Turks and Caicos national response to gang-related violence

By Governor, Nigel Dakin

Following my address to the House of Assembly, and as promised, I now provide an update on the support we have received, and we are to receive, as we face down gang-related violence.

What I’m about to say captures work that myself and the premier have been engaged on together, over the last week, in close collaboration with the Commissioner, who has driven the operation and worked tirelessly to deliver.

There is, I should say, a daily – including weekend – National Emergency Operations Group that myself, the premier or his office, the police commissioner, chambers, national security secretariat and OT policing advisor attend.

The premier and I met at 8:30 am this morning to review progress. Without predicting the immediate future, because matters can change, I can say the situation over recent days has been significantly more stable. Indeed matters have been unusually quiet.

We don’t rest on our laurels and know that those that would do us harm are both taking stock of recent policing reinforcements while licking their wounds following more than one confrontation with our tactical unit. Our officers remain proactive. Some gang members may be seeking to leave the Territory. If you are aware of this, CRIMESTOPPERS want to know: +1 800 8477. +1 800 8477.

It is true to say that this calm is down to courageous work by our police and that has included sustained pressure – including a significant arrest, weapon and drug recoveries, and the unfortunate fatal shooting of a young man who – it seems – chose to fire on our Tactical Unit.

I have said before that if you are confronted by our tactical firearms officers, or response teams, it really would be best to lie down and place your hands out in front of you. If you fire on our Officers – or others – their rules of engagement mean they will return fire to save life; theirs or others. They are far better trained than you are, and they will prevail.

Every death is unfortunate. So I repeat the advice; this isn’t a movie or a video game – if you are confronted – drop to the floor – hands outstretched. You are young and you think yourself invincible – but you are not.
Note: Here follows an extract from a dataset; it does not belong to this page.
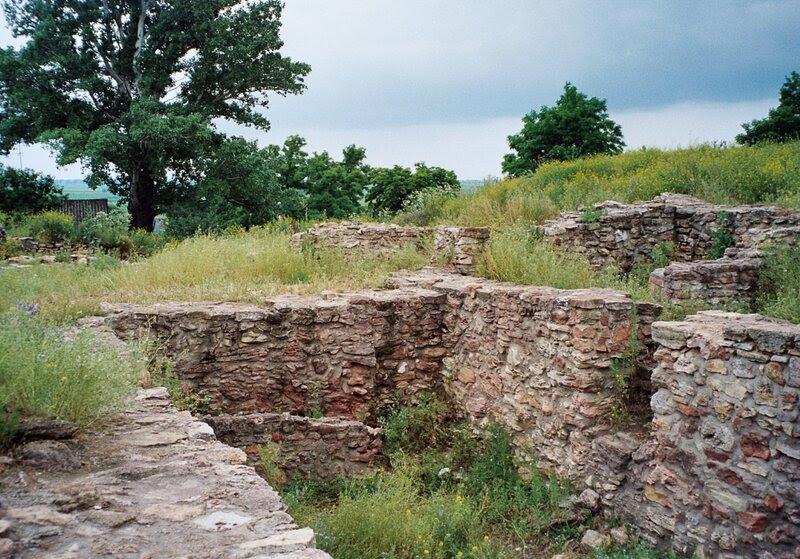 Танаис. Фрагменты древних построек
Beyond local police bravery, and skill, I also have little doubt that the arrival of the Royal Bahamas Police Force, and the US’s Customs and Border Protection Aircraft, along with Drugs Enforcement Agency, has had an immediate deterrent effect.

If it hasn’t, it should have. If the gangs have gone to ground, they will be found. If gang members have moved overseas, we have international partners – including the UK’s National Crime Agency and regional governments – who are solidly in support of helping us track them.  If our short-term measures are being effective, I promise our long-term measures have to be determinative.

The US maritime surveillance support has been operational for some days and nights, protecting our borders and UK Border Force experts arrive on Sunday. As you have heard from the Commissioner, Royal Bahamas Police Officers have been sworn in as local Constables.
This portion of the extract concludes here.